Exposure is performed in the fourth field period, recording is performed in the fifth field period, and head feeding is performed in the sixth field period.

Thereafter, a series of photographing operations over a three-field period (1/20 second) of exposure, recording, and head movement are repeated in the same manner. In other words, continuous shooting is performed at a speed of 2o frames/second.

Furthermore, when the number of continuous shooting frames is set to 15 frames/second, as mentioned above, the shutter speed is limited to the shutter speed range faster than 1/3o second (see Figure 4). In this case, exposure is started in synchronization with the timing signal VD,
Exposure ends within the first field period or second field period (1/30 second or less), and other recording and head feeding are performed in the same way as in the case of 20 frames/second.
This series of photographing operations is performed sequentially every one field period, and is repeatedly performed.

When shooting is performed with the number of continuous shooting frames set by the photographer, as described above, even if the subject is dark, the OCA circuit 34 performs gain-up processing to compensate for the underexposure, resulting in an image signal with appropriate brightness. becomes.

In the above-described embodiments, the continuous shooting mode has been described, but the present invention is not limited to the continuous shooting mode, but can also be applied to the single shooting mode. In other words, in single shot mode,
As is clear from the explanation for the continuous shooting mode mentioned above, when the photographer sets the shutter speed, the exposure ends at the set shutter speed, and at this time, the shutter speed is such that underexposure occurs. If so, gain control is performed on the read image signal according to the amount of underexposure, and the gain of the image signal is increased.

[Effects of the Invention] As described above, according to the present invention, it is possible to maintain the continuous shooting speed set by the photographer, and when underexposure occurs at the same continuous shooting speed, this underexposure is compensated for in the image signal. This can be supplemented by gain control to obtain an image with an appropriate amount of light.

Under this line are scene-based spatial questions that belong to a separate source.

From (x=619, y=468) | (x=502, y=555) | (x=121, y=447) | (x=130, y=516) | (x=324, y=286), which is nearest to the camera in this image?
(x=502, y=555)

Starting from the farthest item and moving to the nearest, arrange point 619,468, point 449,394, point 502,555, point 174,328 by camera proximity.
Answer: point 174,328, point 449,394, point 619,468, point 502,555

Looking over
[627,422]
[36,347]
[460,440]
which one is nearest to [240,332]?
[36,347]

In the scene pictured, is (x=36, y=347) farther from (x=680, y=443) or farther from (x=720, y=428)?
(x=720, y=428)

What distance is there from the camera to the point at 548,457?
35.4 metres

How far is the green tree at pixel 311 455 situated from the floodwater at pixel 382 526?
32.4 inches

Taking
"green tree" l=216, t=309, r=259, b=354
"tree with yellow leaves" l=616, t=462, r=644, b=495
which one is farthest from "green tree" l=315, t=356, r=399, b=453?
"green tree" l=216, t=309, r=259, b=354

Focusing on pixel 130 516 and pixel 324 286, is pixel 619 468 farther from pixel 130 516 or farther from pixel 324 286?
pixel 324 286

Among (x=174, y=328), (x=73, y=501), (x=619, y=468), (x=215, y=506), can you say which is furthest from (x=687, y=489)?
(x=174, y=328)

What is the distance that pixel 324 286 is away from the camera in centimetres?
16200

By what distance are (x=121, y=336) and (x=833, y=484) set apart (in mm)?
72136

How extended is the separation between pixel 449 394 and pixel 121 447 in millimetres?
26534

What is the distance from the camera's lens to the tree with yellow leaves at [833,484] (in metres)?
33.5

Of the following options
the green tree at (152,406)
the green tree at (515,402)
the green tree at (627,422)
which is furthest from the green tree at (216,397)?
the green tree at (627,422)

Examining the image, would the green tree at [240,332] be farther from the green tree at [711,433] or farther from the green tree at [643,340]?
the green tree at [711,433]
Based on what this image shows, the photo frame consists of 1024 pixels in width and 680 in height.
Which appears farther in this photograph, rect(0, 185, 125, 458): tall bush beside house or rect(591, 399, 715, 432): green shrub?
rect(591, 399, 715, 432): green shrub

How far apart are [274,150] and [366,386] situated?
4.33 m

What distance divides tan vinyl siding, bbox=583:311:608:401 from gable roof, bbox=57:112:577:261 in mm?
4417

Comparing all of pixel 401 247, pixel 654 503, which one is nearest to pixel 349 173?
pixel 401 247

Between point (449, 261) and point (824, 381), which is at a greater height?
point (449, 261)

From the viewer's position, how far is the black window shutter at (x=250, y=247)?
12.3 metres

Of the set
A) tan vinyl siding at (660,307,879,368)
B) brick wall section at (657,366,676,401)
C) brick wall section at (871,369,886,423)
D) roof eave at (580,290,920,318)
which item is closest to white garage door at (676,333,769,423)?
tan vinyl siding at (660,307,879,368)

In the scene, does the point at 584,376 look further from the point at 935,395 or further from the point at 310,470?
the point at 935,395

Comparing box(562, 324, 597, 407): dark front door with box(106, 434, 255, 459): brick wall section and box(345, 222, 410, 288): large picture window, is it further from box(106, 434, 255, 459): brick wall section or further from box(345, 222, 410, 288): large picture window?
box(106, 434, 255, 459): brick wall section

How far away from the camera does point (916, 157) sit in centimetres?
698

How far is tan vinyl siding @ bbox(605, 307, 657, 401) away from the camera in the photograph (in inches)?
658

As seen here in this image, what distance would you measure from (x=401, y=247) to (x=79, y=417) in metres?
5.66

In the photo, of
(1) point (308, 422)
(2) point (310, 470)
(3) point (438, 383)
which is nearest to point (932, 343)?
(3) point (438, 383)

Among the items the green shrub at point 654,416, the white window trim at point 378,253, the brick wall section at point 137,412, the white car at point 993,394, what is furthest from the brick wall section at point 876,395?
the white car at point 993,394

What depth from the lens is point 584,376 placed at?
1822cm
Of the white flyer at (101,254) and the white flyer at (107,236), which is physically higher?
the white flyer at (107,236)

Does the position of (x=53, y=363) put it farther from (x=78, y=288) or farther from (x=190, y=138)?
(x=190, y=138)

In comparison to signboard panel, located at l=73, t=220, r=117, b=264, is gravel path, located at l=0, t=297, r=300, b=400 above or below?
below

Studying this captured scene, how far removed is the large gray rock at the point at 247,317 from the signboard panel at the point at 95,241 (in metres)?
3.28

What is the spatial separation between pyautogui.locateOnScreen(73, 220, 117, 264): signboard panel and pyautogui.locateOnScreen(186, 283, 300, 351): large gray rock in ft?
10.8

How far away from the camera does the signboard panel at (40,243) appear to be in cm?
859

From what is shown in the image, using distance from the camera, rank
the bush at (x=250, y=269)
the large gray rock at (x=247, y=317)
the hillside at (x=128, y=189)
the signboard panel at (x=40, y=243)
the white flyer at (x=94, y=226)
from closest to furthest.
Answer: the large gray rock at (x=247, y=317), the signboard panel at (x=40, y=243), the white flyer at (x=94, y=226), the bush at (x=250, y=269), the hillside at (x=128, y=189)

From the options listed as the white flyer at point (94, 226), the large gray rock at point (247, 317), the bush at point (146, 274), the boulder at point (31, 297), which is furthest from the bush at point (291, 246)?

[Brief explanation of the drawing]

1 is a block diagram of an electric circuit showing an embodiment of the main part of the electronic still camera shown in FIG. 2 to which the present invention is applied; FIG. 2 is an electronic still camera to which the present invention is applied. A block diagram of an electric circuit showing an example; FIG. 3 is a time chart for explaining an example of continuous shooting operation timing; FIG. 4 is a line showing the relationship between shutter speed and the number of continuous shooting frames. FIG. 5 is a block diagram of an electric circuit showing an example of the essential parts of an electronic still camera that can be used for boat fishing. 6... CCD image sensor (imaging means) 24
...Differential amplifier (gain control signal generation means) 30
...A/D converter (gain control signal generation means) 3
1...Data holding means (gain control signal generation means) 32...Digital function generation means (gain control signal generation means)

Claims (2)

[Claims] (1) An imaging means for obtaining a photoelectric conversion output depending on the exposure amount, a gain control means for controlling the gain regarding the output of the imaging means in accordance with a given gain control signal, and a gain control means for controlling the gain regarding the output of the imaging means in accordance with a given gain control signal; An electronic imaging device comprising: gain control signal generating means for obtaining a signal representing a value corresponding to the amount of shortage and supplying this signal to the control means as its gain control signal. (2) Claim (1) further comprising continuous shooting speed priority operation mode maintaining means for maintaining the continuous shooting speed set at the time and continuing operation even in a condition range that deviates from the optimum exposure condition. Electronic imaging device as described.